* _Article_:
•••
Future winter vacations to the sunny south could be a tad cheaper for Canadians
Hard to say for sure, but it looks on the surface as if an arbitrator's Air Canada decision on Monday could be a good thing for consumers.
A federal arbitrator, to no one's surprise, chose Air Canada's final offer over the one put forward by its 3,000 pilots. It ended a long-simmering contract dispute and marks the end of a series of showdowns between Air Canada and its varied labour force.
The tension remains with many union members, but the Monday decision is huge in that it will allow Air Canada to reduced its heavy pension load and, in theory, enable it to set up the low-cost, international airline it's been panting heavily over for years.
"I accept that Air Canada needs to establish a low-cost carrier to ensure its competitive future," arbitrator Douglas Stanley said in his decision.
Brent Jang at the Globe and Mail says the discount airline, if and when it gets set up, will be based in Vancouver. Air Canada is said to be looking for another airline as a partner and perhaps a third company that's to be determined.
Any time there's talk of more competition in this country of ours, it's a good thing. And when the goal is a low-cost, international airline with frequent trips to warm locales during a Canadian winter, it's even bettter.
I understand their frustation, but it's not terribly good for Air Canada as a whole when one hears the head of the pilots' union talking about his frustration over the arbitrators' decision.
"This new contract will affect us all negatively and have a devastasting impact on many of us," union chair Jean-Marc Belanger wrote in an internal memo to pilots. "Frankly, I am concerned that this airline may never be able to recover te pilots' goodwill, let alone their best efforts."
Whoa. I understand losing goodwill. Of course. But not giving their best efforts?
I suspect Belanger is blowing off a little steam. Disappointed as they are, I can't imagine any pilot giving his or her job less than his entire effort. They might book off a day here or there, but I'd hate to think that any pilot would seriously not do his best work once he's clocked in for the day.
GOOD TIMES IN TORONTO
Nice to see the New York Times Travel section on Sunday provide a whack of space to Toronto. They had a correspondent file a lengthy piece on how to spend 48 hours in the city, mostly centred around Queen and Ossington. They mistakenly called the County General the Country General, but it was still a good piece and added to the general solid p.r. the city has been getting.
A recent Travel + Leisure piece by Jonathan Durbin also put the city in a pretty good light.
"Thanks to an infusion of fashion-forward shops and nightlife, inventive restaurants and top-tier design, Canada's largest city has gained a newfound swagger and an edgy style all its own," said the story's introduction.
Aw, shucks, we're blushing.
It was announced on Monday that Toronto next June will be host to the Travel Bloggers Exchange, billed as the world's largest meeting of travel bloggers.
(I've been to two of their meetings; in New York and Vancouver, and it's a solid organization that attracts a ton of attention).
•••
* _Task instructions_:
[1] Decide whether each statement below agrees with the article, answering yes or no and quoting the words of the article that settle it.
(a) The federal arbitrator selected the final offer put forward by the pilots.
(b) The Globe and Mail's Brent Jang reports that the discount airline would be based in Vancouver.
(c) Toronto will host the Travel Bloggers Exchange next June.
[2] Using the article, answer each question briefly.
(a) How many pilots does the article say Air Canada has?
(b) Which newspaper's Travel section gave Toronto a large amount of space, and on what day?
(c) Who wrote the recent Travel + Leisure piece on Toronto?

* _Dataset rows_:
•••
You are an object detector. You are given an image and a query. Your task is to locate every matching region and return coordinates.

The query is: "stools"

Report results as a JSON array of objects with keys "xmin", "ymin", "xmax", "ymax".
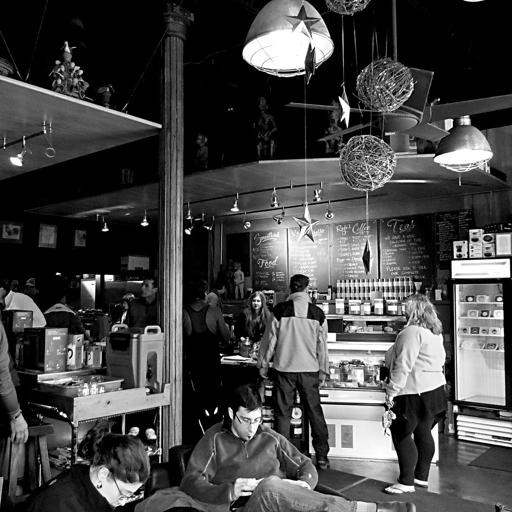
•••
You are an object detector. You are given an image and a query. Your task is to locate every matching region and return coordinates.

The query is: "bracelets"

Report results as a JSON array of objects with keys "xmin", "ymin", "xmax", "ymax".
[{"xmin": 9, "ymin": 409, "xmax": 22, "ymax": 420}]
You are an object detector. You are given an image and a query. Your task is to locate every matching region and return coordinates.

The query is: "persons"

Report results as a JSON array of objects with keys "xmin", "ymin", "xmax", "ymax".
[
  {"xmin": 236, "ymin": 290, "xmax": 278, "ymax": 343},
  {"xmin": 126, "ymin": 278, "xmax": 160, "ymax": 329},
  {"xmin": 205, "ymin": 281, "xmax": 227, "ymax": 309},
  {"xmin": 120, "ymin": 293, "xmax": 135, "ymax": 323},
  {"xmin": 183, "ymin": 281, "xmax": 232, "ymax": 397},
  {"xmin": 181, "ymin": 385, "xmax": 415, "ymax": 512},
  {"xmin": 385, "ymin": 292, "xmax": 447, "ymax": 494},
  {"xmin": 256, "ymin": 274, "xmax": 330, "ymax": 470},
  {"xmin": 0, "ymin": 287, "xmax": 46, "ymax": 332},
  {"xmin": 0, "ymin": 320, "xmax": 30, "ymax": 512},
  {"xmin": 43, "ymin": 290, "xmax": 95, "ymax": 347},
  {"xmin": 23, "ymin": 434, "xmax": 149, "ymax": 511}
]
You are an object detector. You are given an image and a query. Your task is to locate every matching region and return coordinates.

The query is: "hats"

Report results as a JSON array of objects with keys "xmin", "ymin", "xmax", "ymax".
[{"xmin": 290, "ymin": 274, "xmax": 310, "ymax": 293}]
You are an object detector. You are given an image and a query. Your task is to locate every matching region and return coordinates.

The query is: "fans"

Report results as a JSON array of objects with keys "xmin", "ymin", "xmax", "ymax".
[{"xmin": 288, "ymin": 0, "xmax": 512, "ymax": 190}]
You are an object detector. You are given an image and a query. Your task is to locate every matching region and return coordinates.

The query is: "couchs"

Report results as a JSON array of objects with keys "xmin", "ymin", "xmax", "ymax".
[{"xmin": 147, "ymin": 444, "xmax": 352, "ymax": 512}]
•••
* _Solutions to the exercise_:
[1]
(a) No: "chose Air Canada's final offer over the one put forward by its 3,000 pilots"
(b) Yes: "the discount airline, if and when it gets set up, will be based in Vancouver"
(c) Yes: "Toronto next June will be host to the Travel Bloggers Exchange"

[2]
(a) 3,000
(b) The New York Times, on Sunday
(c) Jonathan Durbin